- Document segment:
With the increasing focus on the instruction of Christian doctrine for all medieval Christians, especially but not solely after Lateran IV (1215), how did papal decrees pertaining to theological doctrine translate into meaningful discourse with the Christian faithful? According to Claire M. Waters, put simply, one approach was through the appearance of vernacular texts that ‘taught’ pupils in their own language.

Waters’s book, Translating Clergie: Status, Education, and Salvation in Thirteenth-Century Vernacular Texts, focuses on a series of Old French texts from a variety of genres. Through her chosen texts, Waters argues for the significance of the relationship between the teacher and pupil that she identifies through the descriptor ‘status’. The status of educator was not static, however, but evolved as the need for teachers of Christian doctrine and orthopraxis increased. Thus, while the first educators were preachers, monks, and scholars, soon the pupil (novitiate, cleric, lowly educated parish priest, [End Page 176] jongleur) became the teacher. The topic of education and arguably the reason for the vernacular texts’ popularity was the need for all Christians to achieve salvation. Death and the final judgement with its resulting consequences – Purgatory, Heaven, Hell – were universal and applicable to all Christians.

- Entries supplied:
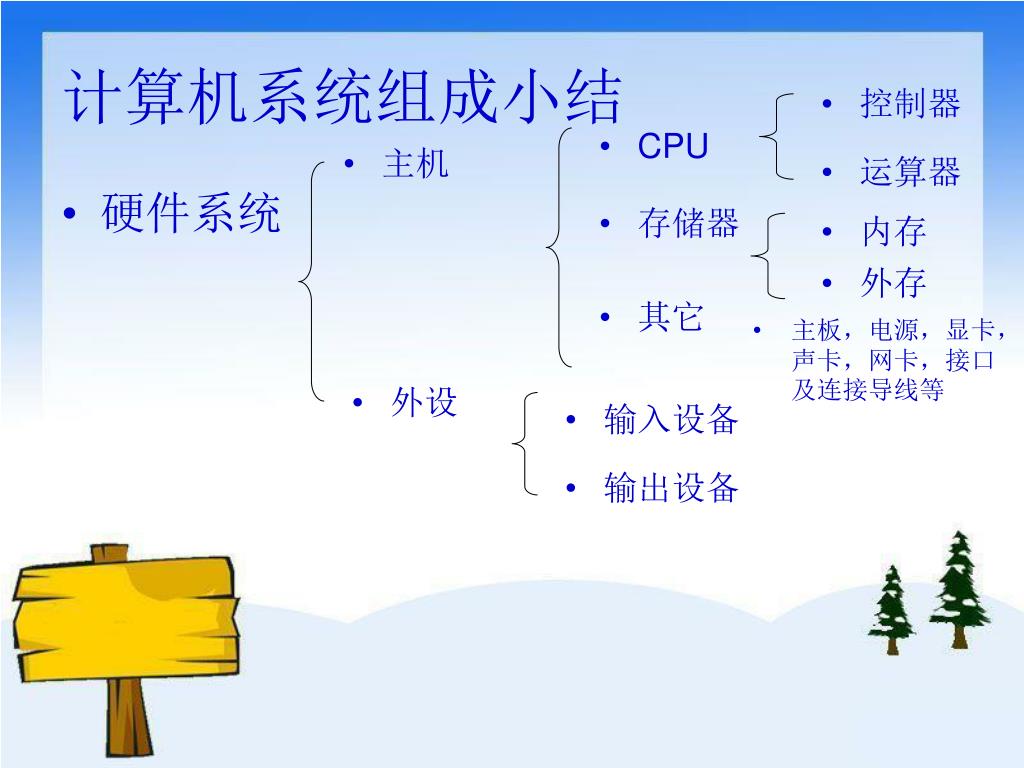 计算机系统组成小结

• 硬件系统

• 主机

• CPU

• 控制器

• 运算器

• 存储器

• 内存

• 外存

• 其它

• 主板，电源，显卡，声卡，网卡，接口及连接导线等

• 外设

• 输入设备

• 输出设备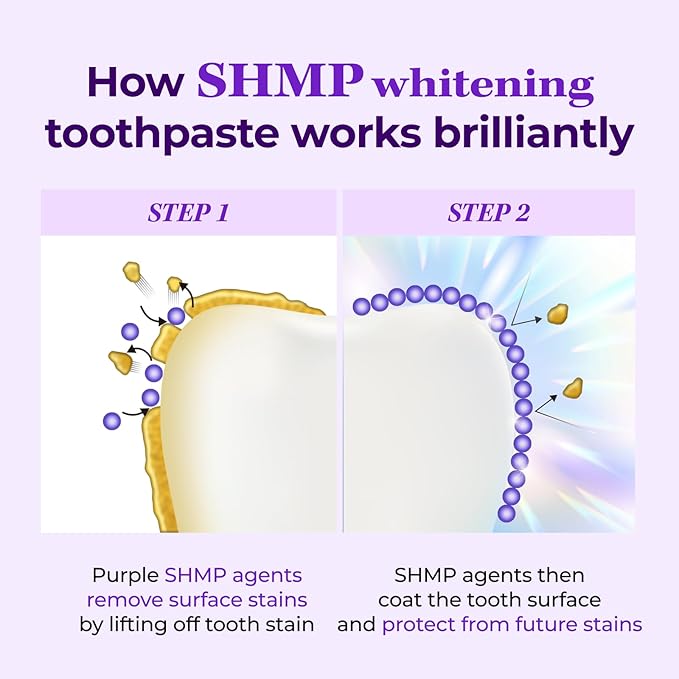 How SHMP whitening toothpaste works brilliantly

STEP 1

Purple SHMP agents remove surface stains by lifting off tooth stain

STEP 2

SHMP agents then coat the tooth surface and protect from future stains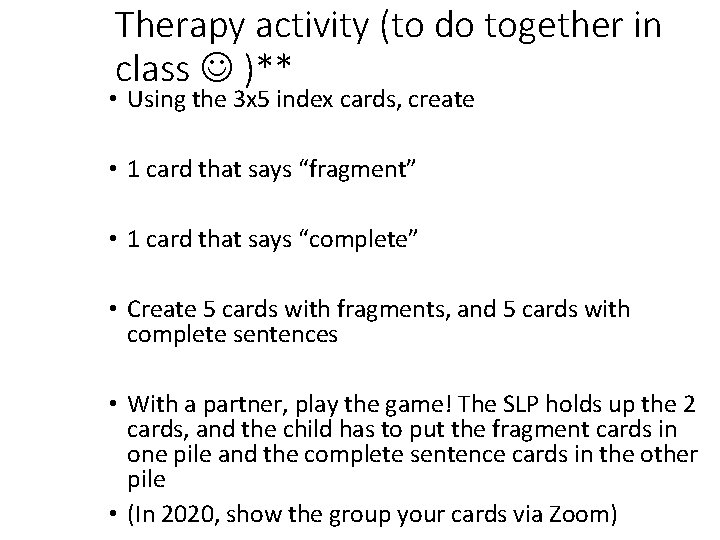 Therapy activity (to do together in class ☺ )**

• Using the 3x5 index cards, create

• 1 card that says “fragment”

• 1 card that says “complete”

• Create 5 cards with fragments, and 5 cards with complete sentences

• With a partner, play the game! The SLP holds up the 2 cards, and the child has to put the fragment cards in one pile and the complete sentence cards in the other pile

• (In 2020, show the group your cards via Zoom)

- Exercise set:
1. From the review of Translating Clergie, reproduce the passage starting at "With the increasing" and ending at "their own language.".
2. In the review of Translating Clergie, who were the first educators?

- Answers for the tasks:
1.
With the increasing focus on the instruction of Christian doctrine for all medieval Christians, especially but not solely after Lateran IV (1215), how did papal decrees pertaining to theological doctrine translate into meaningful discourse with the Christian faithful? According to Claire M. Waters, put simply, one approach was through the appearance of vernacular texts that ‘taught’ pupils in their own language.

2. Preachers, monks, and scholars.